_Work instructions_: Pull out every line from the line containing "With respect to" through the end of the material, both ends included, and reproduce it exactly. Keep pictures out.

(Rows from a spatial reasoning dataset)
########################################

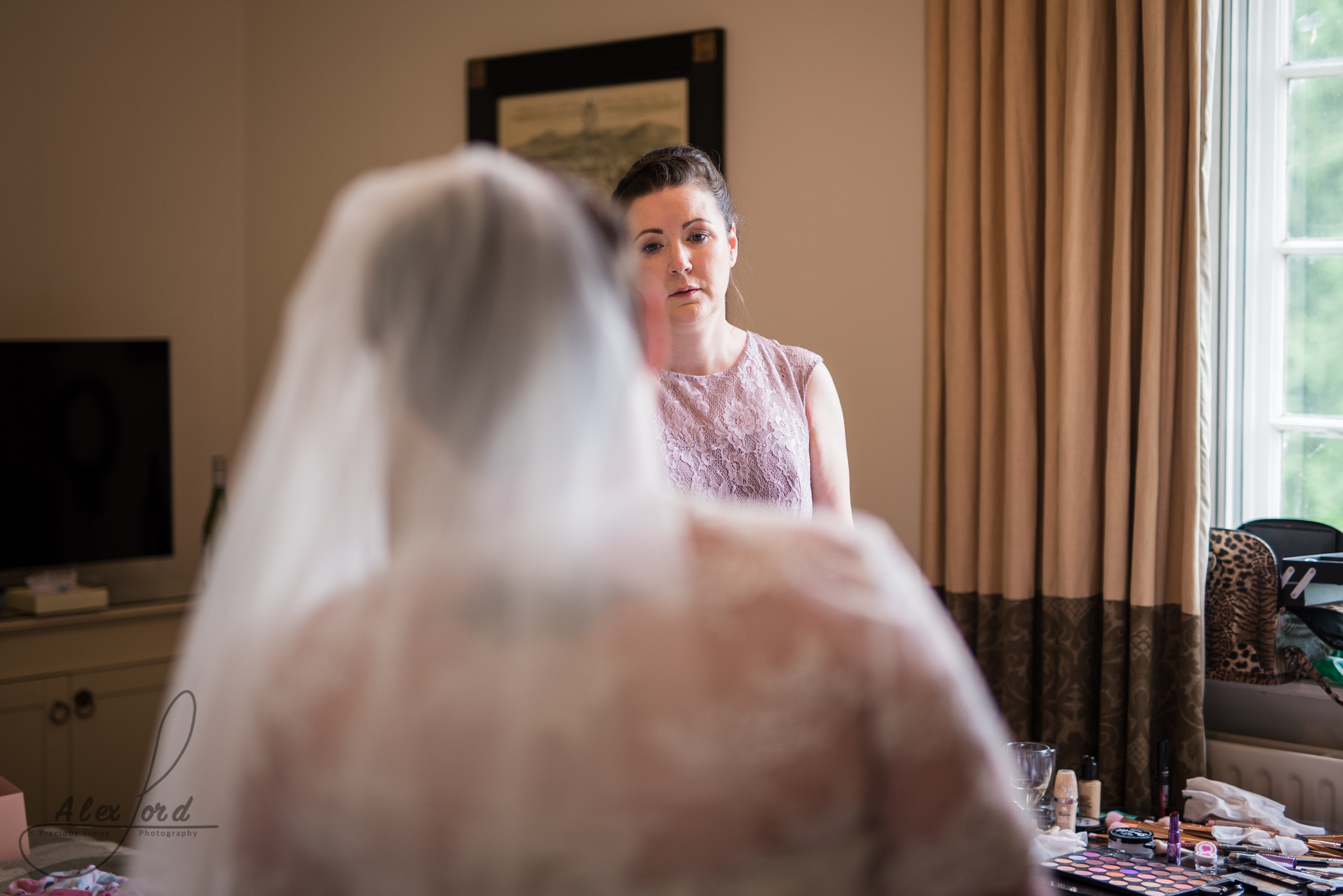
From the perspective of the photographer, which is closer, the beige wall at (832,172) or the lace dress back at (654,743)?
the lace dress back at (654,743)

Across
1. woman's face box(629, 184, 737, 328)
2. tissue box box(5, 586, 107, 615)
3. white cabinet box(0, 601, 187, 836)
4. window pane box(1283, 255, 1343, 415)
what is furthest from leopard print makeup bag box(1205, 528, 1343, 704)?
tissue box box(5, 586, 107, 615)

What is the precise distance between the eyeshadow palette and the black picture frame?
2039mm

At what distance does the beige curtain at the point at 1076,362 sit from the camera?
242cm

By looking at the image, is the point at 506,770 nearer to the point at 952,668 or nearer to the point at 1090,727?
the point at 952,668

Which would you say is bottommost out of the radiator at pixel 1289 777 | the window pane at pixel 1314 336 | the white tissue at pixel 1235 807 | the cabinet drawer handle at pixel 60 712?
the cabinet drawer handle at pixel 60 712

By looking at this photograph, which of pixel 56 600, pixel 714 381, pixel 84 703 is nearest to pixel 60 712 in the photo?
pixel 84 703

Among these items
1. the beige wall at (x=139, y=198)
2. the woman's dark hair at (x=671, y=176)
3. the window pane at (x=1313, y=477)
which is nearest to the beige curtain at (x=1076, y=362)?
the window pane at (x=1313, y=477)

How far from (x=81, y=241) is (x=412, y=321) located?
3.41 metres

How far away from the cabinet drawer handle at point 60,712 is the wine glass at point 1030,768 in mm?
2666

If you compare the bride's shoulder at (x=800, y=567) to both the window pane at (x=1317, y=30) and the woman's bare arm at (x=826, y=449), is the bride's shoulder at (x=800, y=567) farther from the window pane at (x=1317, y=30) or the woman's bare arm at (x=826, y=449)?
the window pane at (x=1317, y=30)

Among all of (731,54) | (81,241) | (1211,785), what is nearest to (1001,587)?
(1211,785)

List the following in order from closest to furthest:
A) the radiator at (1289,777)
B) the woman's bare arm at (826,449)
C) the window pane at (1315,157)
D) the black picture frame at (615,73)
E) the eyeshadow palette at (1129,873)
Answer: the eyeshadow palette at (1129,873) → the woman's bare arm at (826,449) → the radiator at (1289,777) → the window pane at (1315,157) → the black picture frame at (615,73)

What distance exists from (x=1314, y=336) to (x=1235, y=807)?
118 centimetres

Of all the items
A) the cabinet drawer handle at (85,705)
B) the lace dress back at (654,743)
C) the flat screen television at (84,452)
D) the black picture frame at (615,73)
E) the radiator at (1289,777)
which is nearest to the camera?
the lace dress back at (654,743)
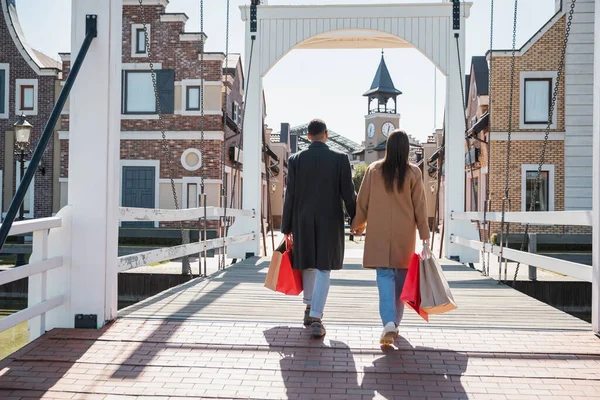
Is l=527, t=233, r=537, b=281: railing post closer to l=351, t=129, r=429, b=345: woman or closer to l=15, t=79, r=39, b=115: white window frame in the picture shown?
l=351, t=129, r=429, b=345: woman

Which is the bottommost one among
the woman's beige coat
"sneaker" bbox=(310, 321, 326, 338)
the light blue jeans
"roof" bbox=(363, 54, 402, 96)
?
"sneaker" bbox=(310, 321, 326, 338)

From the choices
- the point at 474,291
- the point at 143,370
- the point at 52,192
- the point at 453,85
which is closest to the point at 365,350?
the point at 143,370

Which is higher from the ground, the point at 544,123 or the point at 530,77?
the point at 530,77

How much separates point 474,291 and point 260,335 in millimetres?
3443

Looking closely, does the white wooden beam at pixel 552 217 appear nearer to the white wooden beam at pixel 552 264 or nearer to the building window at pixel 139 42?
the white wooden beam at pixel 552 264

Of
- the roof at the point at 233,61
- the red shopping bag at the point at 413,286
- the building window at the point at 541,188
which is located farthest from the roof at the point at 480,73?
the red shopping bag at the point at 413,286

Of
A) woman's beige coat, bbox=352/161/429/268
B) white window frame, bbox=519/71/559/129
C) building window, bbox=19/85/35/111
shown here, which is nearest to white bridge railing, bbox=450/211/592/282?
woman's beige coat, bbox=352/161/429/268

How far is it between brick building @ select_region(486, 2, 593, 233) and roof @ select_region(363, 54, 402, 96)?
4442 cm

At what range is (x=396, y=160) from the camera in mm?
4715

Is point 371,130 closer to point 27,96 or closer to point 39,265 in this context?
point 27,96

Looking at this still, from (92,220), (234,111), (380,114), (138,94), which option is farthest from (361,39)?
(380,114)

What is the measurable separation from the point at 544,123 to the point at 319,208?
656 inches

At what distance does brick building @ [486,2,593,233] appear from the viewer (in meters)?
19.5

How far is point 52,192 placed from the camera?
885 inches
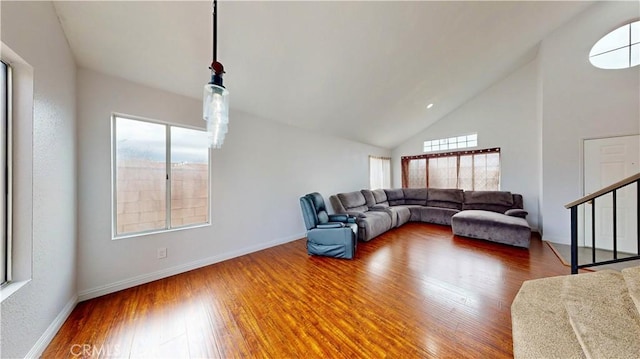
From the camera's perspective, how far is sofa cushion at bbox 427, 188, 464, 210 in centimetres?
553

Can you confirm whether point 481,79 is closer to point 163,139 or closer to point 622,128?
point 622,128

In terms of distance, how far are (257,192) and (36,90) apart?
8.30 feet

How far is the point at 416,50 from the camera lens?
10.2 feet

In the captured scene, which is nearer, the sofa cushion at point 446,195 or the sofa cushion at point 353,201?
the sofa cushion at point 353,201

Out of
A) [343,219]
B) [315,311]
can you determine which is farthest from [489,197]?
[315,311]

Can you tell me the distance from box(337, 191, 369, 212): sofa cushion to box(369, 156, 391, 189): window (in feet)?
4.75

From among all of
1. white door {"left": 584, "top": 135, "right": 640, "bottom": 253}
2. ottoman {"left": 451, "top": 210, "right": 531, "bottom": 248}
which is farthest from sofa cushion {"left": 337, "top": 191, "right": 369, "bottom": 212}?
white door {"left": 584, "top": 135, "right": 640, "bottom": 253}

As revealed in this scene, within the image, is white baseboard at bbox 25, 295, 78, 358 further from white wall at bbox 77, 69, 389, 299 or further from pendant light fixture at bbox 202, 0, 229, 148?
pendant light fixture at bbox 202, 0, 229, 148

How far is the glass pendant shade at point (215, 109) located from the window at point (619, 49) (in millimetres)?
5881

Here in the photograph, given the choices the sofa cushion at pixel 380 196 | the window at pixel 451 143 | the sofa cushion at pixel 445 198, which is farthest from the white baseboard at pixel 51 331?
the window at pixel 451 143

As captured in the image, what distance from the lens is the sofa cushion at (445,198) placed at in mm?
5527

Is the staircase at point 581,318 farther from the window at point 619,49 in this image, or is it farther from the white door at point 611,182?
the window at point 619,49

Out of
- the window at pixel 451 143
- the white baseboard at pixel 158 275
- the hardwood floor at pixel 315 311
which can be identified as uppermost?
the window at pixel 451 143

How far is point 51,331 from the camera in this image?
159 cm
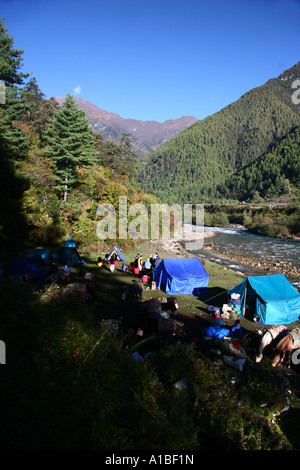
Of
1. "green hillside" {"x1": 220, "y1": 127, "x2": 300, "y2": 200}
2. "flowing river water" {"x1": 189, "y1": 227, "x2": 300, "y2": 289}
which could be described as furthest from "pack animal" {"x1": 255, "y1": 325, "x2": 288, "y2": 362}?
"green hillside" {"x1": 220, "y1": 127, "x2": 300, "y2": 200}

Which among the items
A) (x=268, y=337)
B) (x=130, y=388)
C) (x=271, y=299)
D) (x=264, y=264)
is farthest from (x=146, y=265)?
(x=264, y=264)

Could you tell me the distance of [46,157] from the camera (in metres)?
29.0

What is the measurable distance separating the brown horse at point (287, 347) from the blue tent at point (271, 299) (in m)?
3.76

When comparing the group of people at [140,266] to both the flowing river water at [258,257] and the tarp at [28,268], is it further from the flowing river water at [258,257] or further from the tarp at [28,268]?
the flowing river water at [258,257]

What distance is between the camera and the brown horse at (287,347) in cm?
855

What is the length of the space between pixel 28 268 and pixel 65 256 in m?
5.64

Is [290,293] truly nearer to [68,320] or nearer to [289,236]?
[68,320]

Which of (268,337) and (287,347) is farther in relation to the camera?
(268,337)

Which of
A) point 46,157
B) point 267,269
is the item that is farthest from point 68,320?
point 46,157

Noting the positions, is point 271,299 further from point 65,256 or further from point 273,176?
point 273,176

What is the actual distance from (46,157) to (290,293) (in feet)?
90.4

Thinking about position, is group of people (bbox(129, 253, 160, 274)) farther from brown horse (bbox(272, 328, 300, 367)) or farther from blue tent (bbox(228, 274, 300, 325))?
brown horse (bbox(272, 328, 300, 367))

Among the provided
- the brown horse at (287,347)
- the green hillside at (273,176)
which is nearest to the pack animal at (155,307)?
the brown horse at (287,347)

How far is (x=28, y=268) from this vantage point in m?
13.6
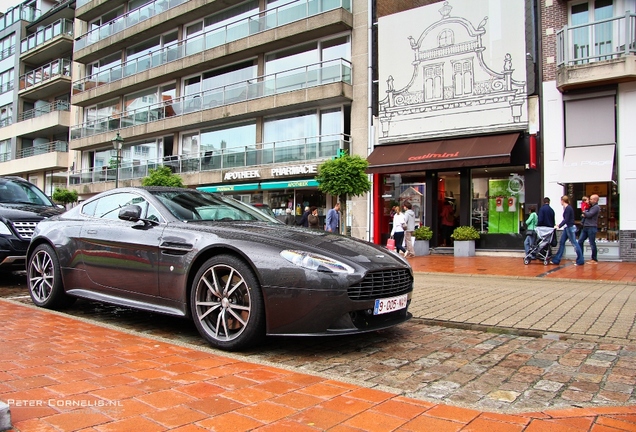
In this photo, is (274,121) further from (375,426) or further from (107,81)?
(375,426)

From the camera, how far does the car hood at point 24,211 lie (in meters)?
7.38

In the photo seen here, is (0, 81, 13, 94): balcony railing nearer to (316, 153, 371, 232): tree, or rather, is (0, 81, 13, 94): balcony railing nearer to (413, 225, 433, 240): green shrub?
(316, 153, 371, 232): tree

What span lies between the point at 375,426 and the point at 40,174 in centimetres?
4213

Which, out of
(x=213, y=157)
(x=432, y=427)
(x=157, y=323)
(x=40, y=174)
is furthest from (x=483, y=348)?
(x=40, y=174)

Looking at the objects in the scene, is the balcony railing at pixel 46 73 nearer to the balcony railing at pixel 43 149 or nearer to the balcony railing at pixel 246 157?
the balcony railing at pixel 43 149

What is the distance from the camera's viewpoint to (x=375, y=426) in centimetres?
243

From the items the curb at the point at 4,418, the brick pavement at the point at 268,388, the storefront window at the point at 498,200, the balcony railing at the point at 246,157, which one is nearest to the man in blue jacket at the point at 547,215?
the storefront window at the point at 498,200

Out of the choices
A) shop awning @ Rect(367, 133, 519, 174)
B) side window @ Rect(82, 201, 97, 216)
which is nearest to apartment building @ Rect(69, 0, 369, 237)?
shop awning @ Rect(367, 133, 519, 174)

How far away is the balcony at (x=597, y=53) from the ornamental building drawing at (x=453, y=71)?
54.4 inches

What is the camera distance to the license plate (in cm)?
379

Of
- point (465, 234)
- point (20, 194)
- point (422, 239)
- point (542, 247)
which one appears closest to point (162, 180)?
point (422, 239)

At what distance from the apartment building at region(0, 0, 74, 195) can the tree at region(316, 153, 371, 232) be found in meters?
26.4

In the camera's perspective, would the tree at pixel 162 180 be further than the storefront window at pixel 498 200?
Yes

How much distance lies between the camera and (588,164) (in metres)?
14.7
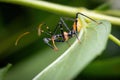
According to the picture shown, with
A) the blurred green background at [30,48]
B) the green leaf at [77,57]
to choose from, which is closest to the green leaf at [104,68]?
the blurred green background at [30,48]

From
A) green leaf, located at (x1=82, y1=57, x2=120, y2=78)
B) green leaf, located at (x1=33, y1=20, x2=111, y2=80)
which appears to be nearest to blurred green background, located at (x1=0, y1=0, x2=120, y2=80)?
green leaf, located at (x1=82, y1=57, x2=120, y2=78)

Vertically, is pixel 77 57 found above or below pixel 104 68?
above

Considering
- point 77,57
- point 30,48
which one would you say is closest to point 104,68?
point 30,48

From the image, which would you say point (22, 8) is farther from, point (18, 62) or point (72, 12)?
Answer: point (72, 12)

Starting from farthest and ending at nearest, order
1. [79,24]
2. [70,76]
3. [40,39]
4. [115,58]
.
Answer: [40,39] < [115,58] < [79,24] < [70,76]

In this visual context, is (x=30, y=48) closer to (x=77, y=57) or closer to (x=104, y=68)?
(x=104, y=68)

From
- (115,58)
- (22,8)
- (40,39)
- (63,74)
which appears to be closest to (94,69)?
(115,58)

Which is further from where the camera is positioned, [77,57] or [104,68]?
[104,68]
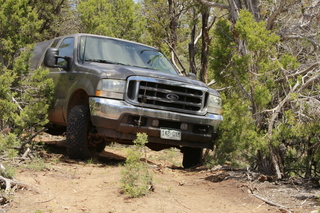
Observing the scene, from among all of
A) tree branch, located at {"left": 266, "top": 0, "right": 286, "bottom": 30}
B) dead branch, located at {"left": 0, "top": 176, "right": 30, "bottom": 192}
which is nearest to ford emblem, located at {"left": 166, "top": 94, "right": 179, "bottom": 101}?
tree branch, located at {"left": 266, "top": 0, "right": 286, "bottom": 30}

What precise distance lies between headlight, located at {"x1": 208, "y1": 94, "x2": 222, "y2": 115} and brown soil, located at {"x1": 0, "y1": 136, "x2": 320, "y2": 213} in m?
1.00

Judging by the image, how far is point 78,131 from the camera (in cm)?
692

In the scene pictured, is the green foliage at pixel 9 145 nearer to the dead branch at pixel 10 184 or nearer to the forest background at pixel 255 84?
the forest background at pixel 255 84

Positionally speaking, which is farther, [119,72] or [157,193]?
[119,72]

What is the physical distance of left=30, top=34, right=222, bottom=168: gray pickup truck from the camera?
21.6 ft

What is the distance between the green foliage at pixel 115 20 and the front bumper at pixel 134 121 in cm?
912

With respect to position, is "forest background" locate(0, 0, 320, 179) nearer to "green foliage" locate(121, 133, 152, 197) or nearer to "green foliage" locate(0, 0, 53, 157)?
"green foliage" locate(0, 0, 53, 157)

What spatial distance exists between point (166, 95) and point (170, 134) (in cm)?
59

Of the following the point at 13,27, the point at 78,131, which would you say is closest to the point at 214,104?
the point at 78,131

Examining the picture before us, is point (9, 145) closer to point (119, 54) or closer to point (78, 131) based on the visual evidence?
point (78, 131)

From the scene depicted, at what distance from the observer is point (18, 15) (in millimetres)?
7180

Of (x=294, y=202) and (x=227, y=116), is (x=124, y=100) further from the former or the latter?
(x=294, y=202)

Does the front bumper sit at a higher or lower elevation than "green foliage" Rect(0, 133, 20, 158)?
higher

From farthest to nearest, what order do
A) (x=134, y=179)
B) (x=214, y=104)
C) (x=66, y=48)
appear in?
(x=66, y=48) < (x=214, y=104) < (x=134, y=179)
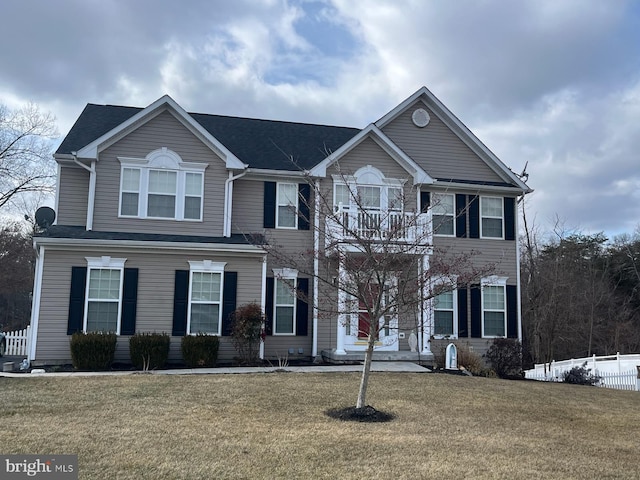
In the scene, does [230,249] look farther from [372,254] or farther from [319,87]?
[372,254]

########################################

_Exercise solution_:
With respect to position, is "forest background" locate(0, 0, 320, 179) nearer to "green foliage" locate(121, 133, 152, 197) or nearer to "green foliage" locate(0, 0, 53, 157)?
"green foliage" locate(0, 0, 53, 157)

What spatial distance exists between point (166, 95) and point (170, 134) (in cm)?
59

Of the following the point at 13,27, the point at 78,131, which would you say is closest to the point at 214,104?
the point at 78,131

Examining the picture before us, is point (9, 145) closer to point (119, 54) or closer to point (78, 131) based on the visual evidence?
point (78, 131)

From the scene depicted, at what distance from the observer is point (18, 15) (in millimetres)?
7180

Of (x=294, y=202) and (x=227, y=116), is (x=124, y=100) further from the former or the latter?
(x=294, y=202)

Does the front bumper sit at a higher or lower elevation than "green foliage" Rect(0, 133, 20, 158)?
higher

From farthest to nearest, what order do
A) (x=134, y=179)
B) (x=214, y=104)
C) (x=66, y=48)
appear in?
(x=66, y=48) < (x=214, y=104) < (x=134, y=179)
In the scene, does [230,249] look farther from [372,254] or farther from [319,87]?
[372,254]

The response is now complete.